21 Zeilen sind dem Wahlprogramm der AfD Thüringen für die Landtagswahl am 1. September vorangestellt. Es handelt sich um den Text des Volkslieds „Rauscht ihr noch, ihr alten Wälder“ des Lyrikers Franz Langheinrich aus dem Jahr 1912. Langheinrich wird auf der ersten Seite des AfD-Programms namentlich erwähnt.

Damit wird klar: Die AfD wirbt mit dem Gedicht eines glühenden Anhängers des Nationalsozialismus. Der 1945 verstorbene Langheinrich war Teil der völkischen und nationalistischen Deutschen Kunstgesellschaft, die 1920 von völkischen Künstlern nach eigenen Angaben mit dem Ziel gegründet worden war, für eine „rein deutsche“ sowie gegen eine „Verrottung der Kunst“ einzutreten.

Laut der Kunsthistorikerin Kirsten Baumann, die zu völkischer und nationalsozialistischer Kunstkritik promovierte, handelte es sich bei der Deutschen Kunstgesellschaft um eine „extrem aggressive, völkisch-fundamentalistische Gruppierung“. Die Organisation ordnete Kunst mit biologistischen Zuschreibungen als „rasserein“ oder „artfremd“ ein.

Um 1930 trat die Deutsche Kunstgesellschaft dem antisemitischen Kampfbund für deutsche Kultur des führenden NSDAP-Ideologen und späteren Kriegsverbrechers Alfred Rosenberg bei.

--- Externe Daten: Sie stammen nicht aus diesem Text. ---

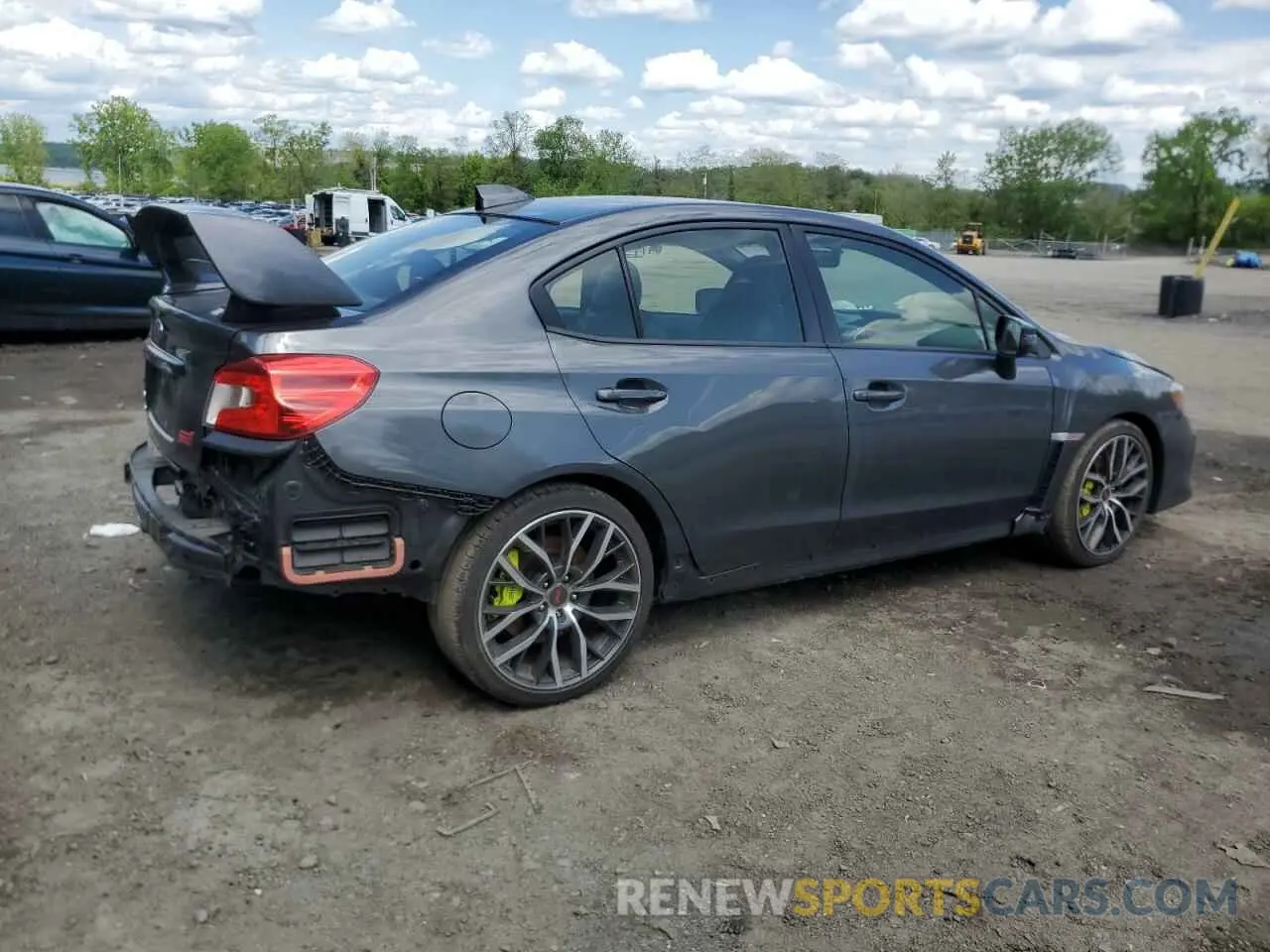3 Фотография поврежденного автомобиля JF1VA2E65M9814065 SUBARU WRX 2021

Der paramilitärisch organisierte Kampfbund war 1933 an Säuberungsaktionen deutscher Museen und öffentlichen Bücherverbrennungen beteiligt, bei denen „undeutsche“ und „entartete“ Literatur vernichtet wurde.

Langheinrich, der nun prominent im Wahlprogramm der Thüringer AfD präsentiert wird, hielt für die Deutsche Kunstgesellschaft unter anderem im Januar 1935 eine Rede zum Thema „Bolschewismus in der Politik und in der Kunst“. In der von der Kunstgesellschaft herausgegebenen Zeitschrift „Das Bild“ hieß es im gleichen Monat: „Mit dieser Kampfansage schloß sich Franz Langheinrich aufs engste an die Kulturrede Alfred Rosenbergs vom 19. im Julmond (Dezember) 1934 im Sportpalast zu Berlin an, wo der vom Führer ernannte Wächter der gesamten geistigen und weltanschaulichen Erziehung der Bewegung zum Kampf gegen jede Verfälschung der nationalsozialistischen Kulturabsichten aufgerufen hatte.“

Was Langheinrich in Texten schrieb

Mindestens zwischen 1934 und 1936 veröffentlichte Langheinrich Texte in der NSDAP-Parteizeitung „Völkischer Beobachter“. Ab Juli 1935 war er für den Münchner Teil der Zeitschrift „Das Bild“ zuständig. Laut Baumanns Dissertation wurde er zu einem der wichtigsten Autoren. Demnach war die Zeitschrift „geprägt von offenem Antisemitismus“.

In der damals unter NS-Einfluss stehenden Zeitschrift „Das Bayerland“ bezog sich Langheinrich im Jahr 1937 positiv auf „Mein Kampf“ und auf eine Rede des damaligen Reichskanzlers Adolf Hitler. In einem weiteren Text aus diesem Jahr lobte Langheinrich die nationalsozialistische Propagandaausstellung „Entartete Kunst“ und zitierte ebenfalls Hitler.

WELT konnte die Texte in der vergangenen Woche in der Berliner Kunstbibliothek einsehen.